The lighter music of the splendid French Baroque remains in need of greater exposure, making this disc of cantatas by the young Jean-Philippe Rameau and André Campra a welcome arrival. Here is some of the music the royals and aristocrats heard not in halls of opera and ballet but in more intimate surroundings, for amusement, with one or two singers and a small instrumental grouping. The language is, however, basically operatic, and annotator
Charles Medlam points to Rameau's cantatas as places where he worked out some of his later operatic ideas. The charm of the Rameau piece lies more in the recitatives than in the airs, little tunes that have a nice way of growing out of both the action and musical construction illustrated by the recitatives.
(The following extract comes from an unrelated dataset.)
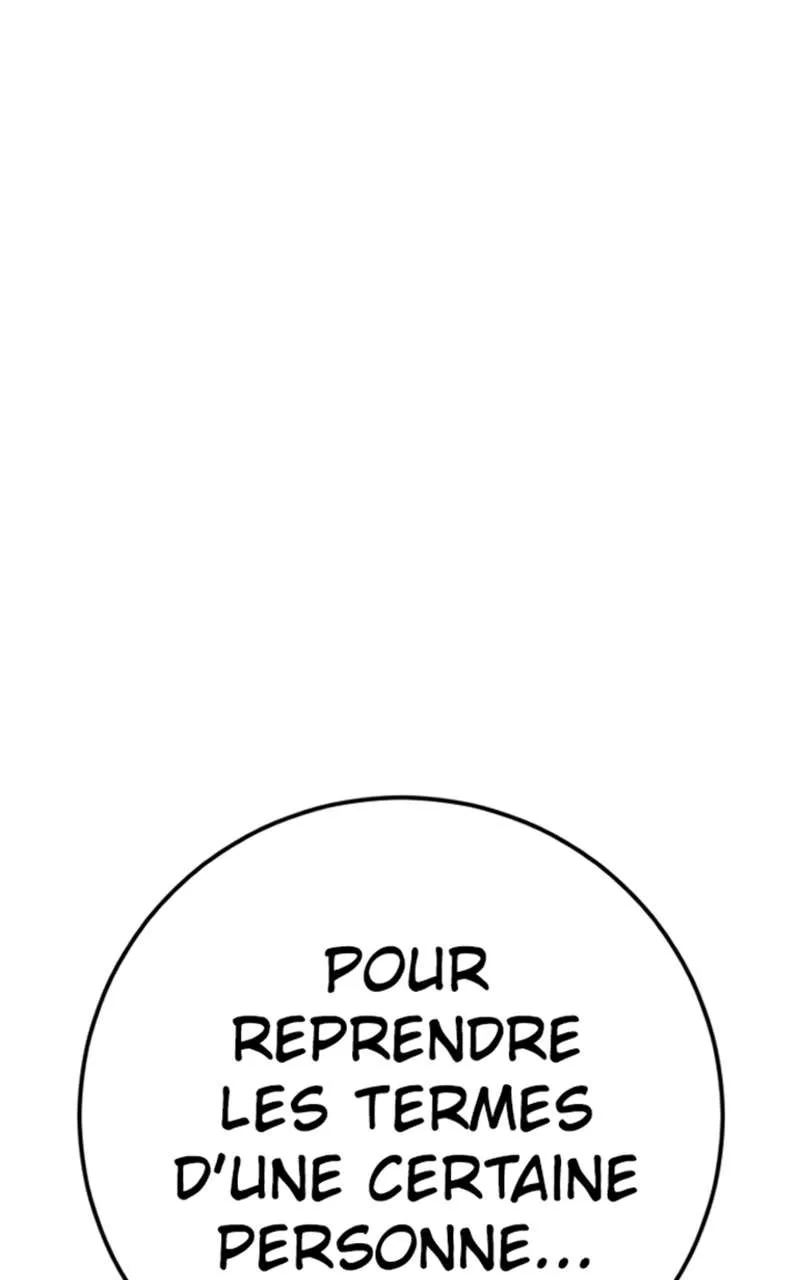 Manager Kim - 45 - 67c8ba0f9bb61.webp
Consider the opening Les amants trahis (The Betrayed Lovers), with its pair of shepherds lamenting the inconstancy of their sweethearts. One is depressed, while the other urges him to laugh the whole thing off ("scorn the shepherdess and mock the rival!"). The contrast between the two is deftly drawn in Rameau's declamation and heightened by the sprightly singing of baritone
Peter Harvey and soprano
Philippa Hyde -- to a point where it's good for a smile or even laughter out loud. Love is the primary theme in all these pieces, and Rameau even at this early stage is expert in evoking its sensuous seductions. Added bonuses come in the form of some very rarely performed works: the Burgundian-dialect Air à boire (Drinking Song) of Rameau and Campra's Les femmes for baritone, sort of a dance suite with words that is exquisitely melancholy. The scale of the performance is just right, although in Rameau's Aquilon et Orithie one wishes for a bit more energy when the gods begin unleashing their thunderbolts. (Note also that the opening recitative and air of this cantata have the wrong text heading -- one carried over from the previous Les amants trahis.) A pleasant disc that begins to illuminate the lighter side of Parisian entertainment in the early eighteenth century.